◆ **Task prompt**
Rewrite the records from their first line through the line containing "which one is nearest", swapping "chair cushion" for "seat cushion" and leaving everything else unchanged.

◆ **Extracted material**
— Begin —

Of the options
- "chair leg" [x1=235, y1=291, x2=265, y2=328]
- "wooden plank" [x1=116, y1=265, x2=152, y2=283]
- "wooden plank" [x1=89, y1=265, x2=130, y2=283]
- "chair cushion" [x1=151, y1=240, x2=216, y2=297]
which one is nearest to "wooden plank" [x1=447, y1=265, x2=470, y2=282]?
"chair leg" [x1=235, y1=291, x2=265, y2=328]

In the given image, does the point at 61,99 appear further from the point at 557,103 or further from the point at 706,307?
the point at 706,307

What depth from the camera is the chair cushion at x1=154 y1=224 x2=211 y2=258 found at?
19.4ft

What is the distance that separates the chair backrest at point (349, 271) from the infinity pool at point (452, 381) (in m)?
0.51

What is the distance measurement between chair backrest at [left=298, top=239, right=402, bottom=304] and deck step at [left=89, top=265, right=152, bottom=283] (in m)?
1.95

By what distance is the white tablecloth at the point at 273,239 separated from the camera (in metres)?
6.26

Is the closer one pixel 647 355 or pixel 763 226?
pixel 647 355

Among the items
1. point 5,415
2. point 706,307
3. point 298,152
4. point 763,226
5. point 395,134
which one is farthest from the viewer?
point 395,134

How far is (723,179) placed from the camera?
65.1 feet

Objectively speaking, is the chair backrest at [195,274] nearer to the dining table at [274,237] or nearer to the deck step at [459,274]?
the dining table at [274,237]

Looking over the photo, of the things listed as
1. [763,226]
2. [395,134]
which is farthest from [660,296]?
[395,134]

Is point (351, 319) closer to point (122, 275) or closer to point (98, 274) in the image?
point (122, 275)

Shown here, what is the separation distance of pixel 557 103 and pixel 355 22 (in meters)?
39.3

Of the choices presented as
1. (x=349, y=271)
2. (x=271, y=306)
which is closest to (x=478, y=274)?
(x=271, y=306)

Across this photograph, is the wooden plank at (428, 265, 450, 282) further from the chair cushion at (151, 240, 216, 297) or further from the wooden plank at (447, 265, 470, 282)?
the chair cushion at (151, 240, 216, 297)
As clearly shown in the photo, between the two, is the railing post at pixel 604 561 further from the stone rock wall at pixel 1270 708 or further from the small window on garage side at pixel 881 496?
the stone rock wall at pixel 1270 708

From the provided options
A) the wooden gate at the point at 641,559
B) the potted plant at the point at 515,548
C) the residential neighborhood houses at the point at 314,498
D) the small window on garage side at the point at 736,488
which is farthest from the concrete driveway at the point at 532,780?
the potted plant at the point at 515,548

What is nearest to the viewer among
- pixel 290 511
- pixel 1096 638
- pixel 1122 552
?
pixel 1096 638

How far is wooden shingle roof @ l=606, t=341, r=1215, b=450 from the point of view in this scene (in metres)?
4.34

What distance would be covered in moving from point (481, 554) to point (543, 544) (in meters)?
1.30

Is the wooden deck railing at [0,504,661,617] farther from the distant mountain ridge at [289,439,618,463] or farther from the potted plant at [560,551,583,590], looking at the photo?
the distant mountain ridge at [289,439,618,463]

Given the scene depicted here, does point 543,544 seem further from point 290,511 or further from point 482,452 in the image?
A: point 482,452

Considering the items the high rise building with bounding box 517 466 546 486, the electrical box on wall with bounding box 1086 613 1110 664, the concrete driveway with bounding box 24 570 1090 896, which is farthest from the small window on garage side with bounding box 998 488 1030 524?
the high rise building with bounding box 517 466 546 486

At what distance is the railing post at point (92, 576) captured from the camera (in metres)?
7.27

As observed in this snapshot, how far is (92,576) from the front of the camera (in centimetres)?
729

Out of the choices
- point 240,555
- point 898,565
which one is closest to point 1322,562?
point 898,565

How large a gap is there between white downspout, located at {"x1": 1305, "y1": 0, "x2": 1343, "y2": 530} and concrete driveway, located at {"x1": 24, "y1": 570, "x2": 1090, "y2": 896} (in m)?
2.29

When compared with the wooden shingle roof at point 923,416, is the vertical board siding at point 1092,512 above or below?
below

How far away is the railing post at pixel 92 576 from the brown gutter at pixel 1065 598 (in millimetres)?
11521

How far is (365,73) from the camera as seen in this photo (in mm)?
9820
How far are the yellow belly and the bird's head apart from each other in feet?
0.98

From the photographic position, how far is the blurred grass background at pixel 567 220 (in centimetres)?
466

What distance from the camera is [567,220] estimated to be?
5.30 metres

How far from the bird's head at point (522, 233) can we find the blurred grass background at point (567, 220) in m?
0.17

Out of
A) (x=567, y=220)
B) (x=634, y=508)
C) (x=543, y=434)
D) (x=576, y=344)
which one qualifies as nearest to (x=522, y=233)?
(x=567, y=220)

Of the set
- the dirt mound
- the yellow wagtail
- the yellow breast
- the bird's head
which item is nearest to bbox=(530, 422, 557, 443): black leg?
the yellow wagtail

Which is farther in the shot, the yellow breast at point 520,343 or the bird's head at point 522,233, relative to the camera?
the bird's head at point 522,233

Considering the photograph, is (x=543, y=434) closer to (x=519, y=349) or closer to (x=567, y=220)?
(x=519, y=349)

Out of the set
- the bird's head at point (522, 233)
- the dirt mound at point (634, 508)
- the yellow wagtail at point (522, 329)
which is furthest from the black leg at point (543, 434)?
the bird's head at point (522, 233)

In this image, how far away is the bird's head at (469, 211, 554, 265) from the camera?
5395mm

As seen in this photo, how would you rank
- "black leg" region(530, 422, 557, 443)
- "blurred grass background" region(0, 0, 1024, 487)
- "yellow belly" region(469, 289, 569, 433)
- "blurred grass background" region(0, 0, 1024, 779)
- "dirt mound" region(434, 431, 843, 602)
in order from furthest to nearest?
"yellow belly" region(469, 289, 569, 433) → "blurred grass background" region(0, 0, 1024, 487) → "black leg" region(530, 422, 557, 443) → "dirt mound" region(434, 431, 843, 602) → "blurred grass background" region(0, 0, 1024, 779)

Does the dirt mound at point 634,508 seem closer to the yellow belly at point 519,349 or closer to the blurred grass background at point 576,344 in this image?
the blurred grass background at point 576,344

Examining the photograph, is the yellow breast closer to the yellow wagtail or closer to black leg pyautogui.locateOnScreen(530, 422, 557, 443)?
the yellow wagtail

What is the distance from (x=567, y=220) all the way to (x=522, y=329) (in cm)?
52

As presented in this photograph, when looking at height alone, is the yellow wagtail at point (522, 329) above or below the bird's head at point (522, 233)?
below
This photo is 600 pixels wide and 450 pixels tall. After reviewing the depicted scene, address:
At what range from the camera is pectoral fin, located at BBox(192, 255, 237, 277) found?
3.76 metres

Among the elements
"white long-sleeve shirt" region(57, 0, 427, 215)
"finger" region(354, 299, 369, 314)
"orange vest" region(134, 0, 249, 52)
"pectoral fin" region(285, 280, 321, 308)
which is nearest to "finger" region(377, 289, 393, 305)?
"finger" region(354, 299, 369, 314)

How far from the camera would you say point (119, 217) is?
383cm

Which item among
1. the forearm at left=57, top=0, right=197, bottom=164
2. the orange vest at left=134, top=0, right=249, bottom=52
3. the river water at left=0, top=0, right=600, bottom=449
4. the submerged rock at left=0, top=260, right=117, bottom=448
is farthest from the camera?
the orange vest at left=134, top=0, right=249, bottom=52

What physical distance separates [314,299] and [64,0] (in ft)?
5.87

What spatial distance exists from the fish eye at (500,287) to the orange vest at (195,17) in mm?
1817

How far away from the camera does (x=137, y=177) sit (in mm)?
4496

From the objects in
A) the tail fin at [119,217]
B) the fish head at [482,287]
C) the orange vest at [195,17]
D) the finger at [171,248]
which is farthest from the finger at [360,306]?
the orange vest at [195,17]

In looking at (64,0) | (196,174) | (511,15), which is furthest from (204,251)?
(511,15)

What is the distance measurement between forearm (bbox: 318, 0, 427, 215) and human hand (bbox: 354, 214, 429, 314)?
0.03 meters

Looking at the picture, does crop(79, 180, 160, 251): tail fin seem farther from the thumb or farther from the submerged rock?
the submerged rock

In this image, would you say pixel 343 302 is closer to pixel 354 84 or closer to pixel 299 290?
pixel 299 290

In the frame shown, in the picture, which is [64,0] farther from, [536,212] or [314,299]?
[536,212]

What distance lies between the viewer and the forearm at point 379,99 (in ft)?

— End —

◆ **In response**
Of the options
- "chair leg" [x1=235, y1=291, x2=265, y2=328]
- "wooden plank" [x1=116, y1=265, x2=152, y2=283]
- "wooden plank" [x1=89, y1=265, x2=130, y2=283]
- "seat cushion" [x1=151, y1=240, x2=216, y2=297]
which one is nearest to "wooden plank" [x1=447, y1=265, x2=470, y2=282]?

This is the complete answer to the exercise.